» PROMPT: From the line containing "Which is the closer" down to the final line of the entries below, quote every line verbatim. Exclude pictures.

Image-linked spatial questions
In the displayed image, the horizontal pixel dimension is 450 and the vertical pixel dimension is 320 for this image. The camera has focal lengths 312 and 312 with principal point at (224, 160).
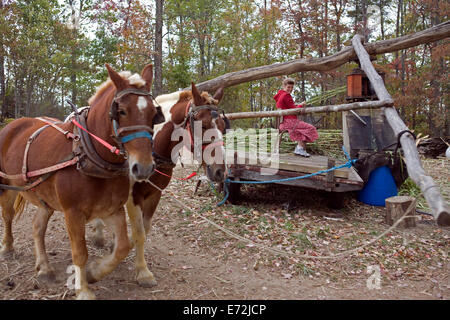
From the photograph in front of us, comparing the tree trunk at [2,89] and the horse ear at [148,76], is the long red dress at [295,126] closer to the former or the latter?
the horse ear at [148,76]

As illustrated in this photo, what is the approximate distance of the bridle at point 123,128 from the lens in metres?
2.49

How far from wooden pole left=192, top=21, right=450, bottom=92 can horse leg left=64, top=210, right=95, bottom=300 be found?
4.65m

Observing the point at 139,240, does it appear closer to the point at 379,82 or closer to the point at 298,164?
the point at 298,164

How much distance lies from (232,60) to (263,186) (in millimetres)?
13650

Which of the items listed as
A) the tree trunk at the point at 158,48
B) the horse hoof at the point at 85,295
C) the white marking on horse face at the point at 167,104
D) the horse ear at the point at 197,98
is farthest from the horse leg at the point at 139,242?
the tree trunk at the point at 158,48

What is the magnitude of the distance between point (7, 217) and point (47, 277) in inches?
49.9

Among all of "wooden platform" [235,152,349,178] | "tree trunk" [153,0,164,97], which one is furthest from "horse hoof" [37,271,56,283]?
"tree trunk" [153,0,164,97]

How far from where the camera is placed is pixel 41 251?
376 cm

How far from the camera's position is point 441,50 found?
1363 cm

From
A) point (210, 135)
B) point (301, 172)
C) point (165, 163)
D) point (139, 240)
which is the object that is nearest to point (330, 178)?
point (301, 172)

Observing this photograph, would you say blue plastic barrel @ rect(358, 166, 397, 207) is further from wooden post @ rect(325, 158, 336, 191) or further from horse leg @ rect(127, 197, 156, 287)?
horse leg @ rect(127, 197, 156, 287)

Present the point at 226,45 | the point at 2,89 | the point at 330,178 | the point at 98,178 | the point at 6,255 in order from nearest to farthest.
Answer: the point at 98,178, the point at 6,255, the point at 330,178, the point at 2,89, the point at 226,45

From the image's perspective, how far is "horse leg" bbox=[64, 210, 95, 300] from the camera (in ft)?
9.19

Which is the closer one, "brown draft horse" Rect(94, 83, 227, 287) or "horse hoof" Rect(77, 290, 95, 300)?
"horse hoof" Rect(77, 290, 95, 300)
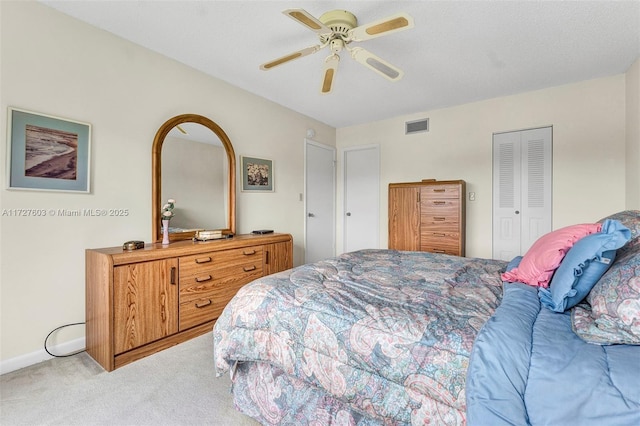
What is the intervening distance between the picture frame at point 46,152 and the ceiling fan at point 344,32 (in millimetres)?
1508

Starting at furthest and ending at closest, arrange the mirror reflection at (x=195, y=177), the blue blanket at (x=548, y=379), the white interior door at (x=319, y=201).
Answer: the white interior door at (x=319, y=201) → the mirror reflection at (x=195, y=177) → the blue blanket at (x=548, y=379)

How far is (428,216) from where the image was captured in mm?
3738

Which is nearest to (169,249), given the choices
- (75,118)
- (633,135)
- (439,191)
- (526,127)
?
(75,118)

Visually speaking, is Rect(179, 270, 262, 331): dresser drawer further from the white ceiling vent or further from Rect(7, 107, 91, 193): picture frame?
the white ceiling vent

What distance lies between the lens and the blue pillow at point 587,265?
1.00 m

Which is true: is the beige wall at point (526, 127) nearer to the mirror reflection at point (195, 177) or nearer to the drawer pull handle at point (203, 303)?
the mirror reflection at point (195, 177)

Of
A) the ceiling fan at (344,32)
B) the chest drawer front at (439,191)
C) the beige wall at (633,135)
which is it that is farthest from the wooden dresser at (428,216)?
the ceiling fan at (344,32)

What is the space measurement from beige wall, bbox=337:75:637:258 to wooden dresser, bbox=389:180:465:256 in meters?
0.41

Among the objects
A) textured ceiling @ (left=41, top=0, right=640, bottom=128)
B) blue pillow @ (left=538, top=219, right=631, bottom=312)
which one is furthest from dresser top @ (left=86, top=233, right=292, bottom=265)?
blue pillow @ (left=538, top=219, right=631, bottom=312)

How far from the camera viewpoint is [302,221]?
4.29 metres

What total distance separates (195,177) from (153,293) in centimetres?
122

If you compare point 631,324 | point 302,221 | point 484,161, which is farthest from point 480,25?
point 302,221

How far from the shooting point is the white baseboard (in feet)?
6.10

» EXERCISE RESPONSE:
Which is the closer one, "brown draft horse" Rect(94, 83, 227, 287) or "horse hoof" Rect(77, 290, 95, 300)?
"horse hoof" Rect(77, 290, 95, 300)
What is the intervening distance between the picture frame at point 46,152 and the ceiling fan at point 344,32 (in millimetres)?
1508

Starting at furthest and ending at closest, arrange the mirror reflection at (x=195, y=177), the blue blanket at (x=548, y=379), the white interior door at (x=319, y=201).
Answer: the white interior door at (x=319, y=201) → the mirror reflection at (x=195, y=177) → the blue blanket at (x=548, y=379)

How far is (428,216) from where the image was captured in mm?
3738

Which is nearest to (169,249), given the choices
- (75,118)
- (633,135)
- (439,191)
- (526,127)
?
(75,118)

Visually speaking, is Rect(179, 270, 262, 331): dresser drawer further from the white ceiling vent or further from Rect(7, 107, 91, 193): picture frame?
the white ceiling vent

What distance lies between the lens and the blue pillow at point 587,265?
1.00 m

Which is true: is the beige wall at point (526, 127) nearer to the mirror reflection at point (195, 177) or nearer to the drawer pull handle at point (203, 303)?
the mirror reflection at point (195, 177)

Of
A) the ceiling fan at (344,32)
B) the chest drawer front at (439,191)
C) the beige wall at (633,135)
which is it that is farthest from the wooden dresser at (428,216)?
the ceiling fan at (344,32)

What is the space measurement from beige wall, bbox=337:75:637:258 to wooden dresser, bbox=389:180:465:256 in meters?
0.41

Among the objects
A) textured ceiling @ (left=41, top=0, right=640, bottom=128)
B) blue pillow @ (left=538, top=219, right=631, bottom=312)
which one is furthest from dresser top @ (left=86, top=233, right=292, bottom=265)?
blue pillow @ (left=538, top=219, right=631, bottom=312)

How far from the camera viewpoint is [302,221]?
4.29 metres

What total distance separates (195,177) from (153,293) in centimetres?
122

If you compare point 631,324 | point 302,221 | point 484,161, which is farthest from point 480,25?
point 302,221

How far from the shooting point is the white baseboard (in feet)?
6.10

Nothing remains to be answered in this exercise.